I don't quite understand what you mean. The instruction fine tuned LLM is VulLLM, which is used to detect vulnerabilities.

Let me outline the entire process again. First, we use the PatchDB dataset to obtain vulnerable lines (based on patches) and dependency lines (based on source code, vulnerable lines, and JOERN). Then, we use GPT-4 to obtain vulnerability interpretations. Finally, we use three tasks to fine-tune open-source CodeLLMs. The format of the instruction fine-tuning dataset can refer to the released datasets or Appendix A.

liususan091219 commented 5 months ago

Let's say it's a function on GitHub that does not have any patch yet (e.g., an example in the Devign dataset). How do you use the PatchDB dataset to obtain the patch? I know PatchDB has the patch. But in Devign, the patch has not happened yet since it's 0 day, right?

xhdu commented 5 months ago

Let's say it's a function on GitHub that does not have any patch yet (e.g., an example in the Devign dataset). How do you use the PatchDB dataset to obtain the patch? I know PatchDB has the patch. But in Devign, the patch has not happened yet since it's 0 day, right?

Yes, other datasets do not contain ready-made patch information, and obtaining patches corresponding to vulnerabilities is also challenging. Therefore, we only perform vulnerability interpretation on PatchDB.

liususan091219 commented 5 months ago

Thanks for your quick response.

For the Devign result in Table 1, do you use the framework in Figure 1&2 or not? It seems your framework relies on the patch, but if we already know the patch, it's not 0 day detection anymore. Therefore, we can't apply Figure 1&2 to Devign.

Could you help outline the process for Devign?

xhdu commented 5 months ago

Thanks for your quick response.

For the Devign result in Table 1, do you use the framework in Figure 1&2 or not? It seems your framework relies on the patch, but if we already know the patch, it's not 0 day detection anymore. Therefore, we can't apply Figure 1&2 to Devign.
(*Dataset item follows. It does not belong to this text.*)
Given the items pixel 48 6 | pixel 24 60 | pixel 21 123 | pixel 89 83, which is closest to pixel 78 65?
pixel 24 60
Could you help outline the process for Devign?

In our experiment, Devign is only used for the vulnerability detection task shown in Figure 1 (as described in Section 3.4). We apologize for not extracting auxiliary task data from Devign, so there are no related process.

liususan091219 commented 5 months ago

I think I got it now: your paper is about collecting the training data to instruction fine tune the VulLLM. Then you use the VulLLM to do a second fine tune on the Devign data. It doesn't do the interpretation at inference time.

Thank you so much for your patience and explanations!